Mr. Grabowski, a senior vice president with Levick, said Mr. Ravenstahl's strategy of doing one interview and then issuing a public statement is a common one that has worked well in numerous situations. For high-profile people in the national spotlight, the interview might be with Barbara Walters, Oprah Winfrey or Larry King. Mr. Ravenstahl, dealing on a local level, chose KDKA-TV's Marty Griffin.
"Where I might differ on the strategy, however, is the aggressive statements that his lawyer's making," Mr. Grabowski said.
"For two reasons. One, [the lawyer] himself is making the suggestion of defamatory statements and smears and innuendos. He's the one raising the negativity before the reporters even do.
"No. 2, his language seems unnecessarily aggressive and litigious. I'm reluctant to second-guess other people's strategies, but I would say that if I were still a news reporter, such a statement would set my teeth on edge and actually spur me, not only to be more curious about the circumstances, but probably even more aggressive in my pursuit of the story."
Mr. Grabowski said it's natural for people to wonder what is going on with the mayor. Mr. Ravenstahl, anticipating this, appears to be trying to stifle speculation, he said.
"But if you don't tell the story, the narrative is going to be supplied by your critics and your opponents and rumormongers," Mr. Grabowski said. "In the absence of information, people are going to make their own assumptions and gossip.
"I might suggest that the mayor and his wife would be better served by statements that are more understanding of the situation and respect reporters as much as they want to be respected themselves."
While the traditional news media are cowed by the threat of legal action, Mr. Grabowski said, the "social media" on the Internet are having a field day.
"The [blogs and Tweets] are driving the story," he said.
And while most of the suggestions are intended to be humorous, some are nasty.
Still, it's rare for a lawyer to go after those, especially when the people posting them are unlikely to have the financial resources of a TV station or newspaper.
"I wouldn't think anyone would sue someone for saying he invented Crystal Pepsi," Ms. Lupinacci said. "And they would have to get Twitter to identify the person, which would involve a lawsuit in itself."

* RECORDED INFORMATION:

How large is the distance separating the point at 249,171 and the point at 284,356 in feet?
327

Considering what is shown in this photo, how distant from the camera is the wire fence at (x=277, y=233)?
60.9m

* COMPLETE THE FOLLOWING:
1 – Condense the paragraph in the passage on Mayor Ravenstahl's media strategy that begins "Mr. Grabowski, a senior vice president with Levick" into two sentences, keeping its main facts.
2 – From the passage on Mayor Ravenstahl's media strategy, return the stretch from "Mr. Grabowski, a" through "reporters even do." word for word.
3 – Supply the next part of the passage on Mayor Ravenstahl's media strategy, picking up after its final sentence.

* ANSWERS BELOW:
1 – Mr. Grabowski, a senior vice president with Levick, said that Mr. Ravenstahl's approach of giving one interview and then issuing a public statement is common and has often worked well. National figures might choose Barbara Walters, Oprah Winfrey or Larry King for that interview, while Mr. Ravenstahl, working at a local level, chose KDKA-TV's Marty Griffin.

2 –
Mr. Grabowski, a senior vice president with Levick, said Mr. Ravenstahl's strategy of doing one interview and then issuing a public statement is a common one that has worked well in numerous situations. For high-profile people in the national spotlight, the interview might be with Barbara Walters, Oprah Winfrey or Larry King. Mr. Ravenstahl, dealing on a local level, chose KDKA-TV's Marty Griffin.
"Where I might differ on the strategy, however, is the aggressive statements that his lawyer's making," Mr. Grabowski said.
"For two reasons. One, [the lawyer] himself is making the suggestion of defamatory statements and smears and innuendos. He's the one raising the negativity before the reporters even do.

3 –
Ms. Lupinacci said she appreciates that while the mayor has lived a public life, his wife, Erin, has not. Mr. Sprague has cautioned reporters that he represents both Ravenstahls and that Mrs. Ravenstahl will be protected through legal means.
"But I don't think Erin Ravenstahl needs this attorney, because I think people have a lot of goodwill toward her," Ms. Lupinacci said. "I think Pittsburghers like Erin Ravenstahl, and I don't think anybody wants to go after her. So the hiring of the lawyer is so transparent. It isn't for her benefit, it's for his benefit, for his political benefit."
Mr. Grabowski said there are things Mr. Ravenstahl could do to provide damage control, "to diffuse some of the pack mentality that he's created." Or, more importantly, to act before the Internet rumors turn serious and somehow credible.
"Three steps," he said. "First, ratchet back the aggressive statements and the talk of litigation. That's just inviting conflict.
"Secondly, begin really communicating with your constituents and the media, in terms that establish common ground. That doesn't mean that he has to say a lot, but he has to offer some information in a way that is less belligerent, not in a tone that creates more issues than it manages.
"And then I think it would be very smart for him to engage some third-party spokespeople, other than an attorney, who can buy him some space in the media by making statements in his defense and what he's going through. A lot of people go through divorces, and people understand how painful it is.
"It's not too late for him to open up a line of communication with his constituents through the media with statements that are a little more understanding of his audience."